El sol inclina su curso, los
días se acortan, las sombras se alargan, el bosque se desnuda, la vida se
recoge. Como se va la luz se fueron nuestros seres queridos. ¿A dónde se
fueron, dejándonos tan solos? Los ojos se nublan, el corazón vacila. Pero, en
cada latido, el corazón se expande hasta el umbral de la Presencia en la que
todo vive, sobre todo los muertos. Y con flores de gratitud y de pena los
recordamos junto a un panteón de mármol o una tumba de tierra o un nicho en el
aire, una lápida y un nombre, una pequeña urna de cenizas preciosas, o una
simple cruz, la de Jesús el Viviente, la de todos los vivientes. Recordándolos,
los acompañamos. Acompañándolos, nos acompañan. Presencia.
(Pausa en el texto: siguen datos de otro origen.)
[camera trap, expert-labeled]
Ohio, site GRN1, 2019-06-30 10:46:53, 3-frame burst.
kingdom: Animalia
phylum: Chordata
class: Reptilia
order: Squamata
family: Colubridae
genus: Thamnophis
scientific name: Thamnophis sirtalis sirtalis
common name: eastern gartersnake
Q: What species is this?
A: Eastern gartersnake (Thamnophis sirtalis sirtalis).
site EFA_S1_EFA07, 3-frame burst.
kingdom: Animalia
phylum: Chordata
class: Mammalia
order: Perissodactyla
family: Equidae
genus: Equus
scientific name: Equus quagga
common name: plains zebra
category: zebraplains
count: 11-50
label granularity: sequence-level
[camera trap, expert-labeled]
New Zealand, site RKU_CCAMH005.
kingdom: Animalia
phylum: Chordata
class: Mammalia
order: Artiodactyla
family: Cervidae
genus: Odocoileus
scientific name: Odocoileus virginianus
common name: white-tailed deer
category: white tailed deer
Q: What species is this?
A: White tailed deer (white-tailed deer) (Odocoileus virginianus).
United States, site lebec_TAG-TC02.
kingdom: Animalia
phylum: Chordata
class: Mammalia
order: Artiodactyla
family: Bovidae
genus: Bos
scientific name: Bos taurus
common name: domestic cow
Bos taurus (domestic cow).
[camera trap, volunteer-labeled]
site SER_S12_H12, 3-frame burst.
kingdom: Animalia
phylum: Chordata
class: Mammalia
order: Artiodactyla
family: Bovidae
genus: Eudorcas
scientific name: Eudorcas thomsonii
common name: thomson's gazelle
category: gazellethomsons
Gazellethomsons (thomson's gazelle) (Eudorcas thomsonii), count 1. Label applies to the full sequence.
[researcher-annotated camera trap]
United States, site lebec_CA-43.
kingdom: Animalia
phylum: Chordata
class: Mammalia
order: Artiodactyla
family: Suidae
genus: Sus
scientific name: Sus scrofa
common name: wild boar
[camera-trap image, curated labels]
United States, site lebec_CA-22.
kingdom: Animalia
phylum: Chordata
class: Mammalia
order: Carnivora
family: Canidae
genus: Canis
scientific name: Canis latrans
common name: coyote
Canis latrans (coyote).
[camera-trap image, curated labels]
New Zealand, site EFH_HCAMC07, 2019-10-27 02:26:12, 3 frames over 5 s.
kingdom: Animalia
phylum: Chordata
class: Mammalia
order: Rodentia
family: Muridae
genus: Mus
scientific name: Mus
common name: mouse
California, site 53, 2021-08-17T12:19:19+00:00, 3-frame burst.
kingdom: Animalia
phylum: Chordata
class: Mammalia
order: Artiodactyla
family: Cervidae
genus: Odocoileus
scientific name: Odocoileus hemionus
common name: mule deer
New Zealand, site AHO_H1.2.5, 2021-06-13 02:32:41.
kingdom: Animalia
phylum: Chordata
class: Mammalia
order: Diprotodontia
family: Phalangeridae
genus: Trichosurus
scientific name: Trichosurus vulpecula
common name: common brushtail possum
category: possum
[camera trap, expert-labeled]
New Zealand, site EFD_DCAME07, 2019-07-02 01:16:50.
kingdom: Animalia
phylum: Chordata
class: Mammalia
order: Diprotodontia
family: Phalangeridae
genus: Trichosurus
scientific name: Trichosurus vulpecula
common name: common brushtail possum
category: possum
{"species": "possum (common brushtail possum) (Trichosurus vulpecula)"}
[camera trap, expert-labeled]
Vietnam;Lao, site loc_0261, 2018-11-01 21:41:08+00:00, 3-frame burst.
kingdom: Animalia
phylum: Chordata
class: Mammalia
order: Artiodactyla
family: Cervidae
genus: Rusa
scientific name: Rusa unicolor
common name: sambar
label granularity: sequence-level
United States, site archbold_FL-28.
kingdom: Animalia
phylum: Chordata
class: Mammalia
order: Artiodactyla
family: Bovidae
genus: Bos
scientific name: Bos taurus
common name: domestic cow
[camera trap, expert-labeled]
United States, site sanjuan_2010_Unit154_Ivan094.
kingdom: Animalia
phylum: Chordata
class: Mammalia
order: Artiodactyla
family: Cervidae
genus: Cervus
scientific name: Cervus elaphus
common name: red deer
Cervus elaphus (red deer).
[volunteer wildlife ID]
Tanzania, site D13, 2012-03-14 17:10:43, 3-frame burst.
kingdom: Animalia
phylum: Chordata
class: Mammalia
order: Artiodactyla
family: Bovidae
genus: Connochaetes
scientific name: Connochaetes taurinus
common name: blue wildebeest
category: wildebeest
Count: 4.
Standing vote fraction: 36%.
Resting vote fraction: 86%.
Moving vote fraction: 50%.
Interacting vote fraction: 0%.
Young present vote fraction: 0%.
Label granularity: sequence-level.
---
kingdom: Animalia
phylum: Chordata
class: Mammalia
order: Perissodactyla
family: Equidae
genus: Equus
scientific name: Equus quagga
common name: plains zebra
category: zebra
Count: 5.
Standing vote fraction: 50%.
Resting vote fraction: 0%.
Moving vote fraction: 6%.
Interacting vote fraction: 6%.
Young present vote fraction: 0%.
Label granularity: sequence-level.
Somos vivientes mortales y
honramos a nuestros muertos, aquellos cuyo recuerdo aún nos hiere. Pero todos
los muertos, grandes y pequeños, santos y criminales, son nuestros, somos de
todos ellos, pues la misma vida nos une en la muerte, y la misma muerte en la
vida. Lo que fueron forma parte de lo que somos, y nuestra vida ha de restaurar
y completar lo que ellos no alcanzaron a vivir. En eso consiste honrar a los
muertos: en dar culto a la vida, en cultivarla, cuidarla, curarla en ellos y en
nosotros.
Así ha sido desde muy antiguo:
al cuidar a los muertos, nos hemos sentido cuidados por ellos. No es casual que
las huellas culturales más antiguas de nuestra especie humana Sapiens, y también del Neandertal, tengan que ver con
enterramientos rituales. De alguna forma, difícil de precisar, intuían que la
vida sigue en la otra orilla. Hace 90.000 años, en Qafzeh (Palestina),
sepultaban a sus muertos con conchas marinas perforadas. Hace 50.000 años, en
Sahnidar (Irak), los depositaban sobre un lecho de flores amarillas y azules. O
los enterraban colocados en posición fetal, como si fueran a descansar o a
nacer, o recubiertos de ocre rojo, el color de la sangre o de la vida. Tal vez
se preguntaban ya: ¿muere la hoja que cae? ¿Muere la flor que se
hace semilla? ¿Muere el feto al nacer?
No es verdad que las
religiones surgieran para dar respuesta a la angustia de la muerte, pero es
verdad que muchas religiones han consolado la pena de los vivos por la muerte
de los seres queridos. También es verdad, sin embargo, que a menudo han aumentado
el miedo a morir, no tanto por la muerte como tal, sino por el temor de los
castigos divinos en el más allá. Consolar penas, aliviar dolores, calmar
angustias es una función esencial de las religiones, una función muy humana.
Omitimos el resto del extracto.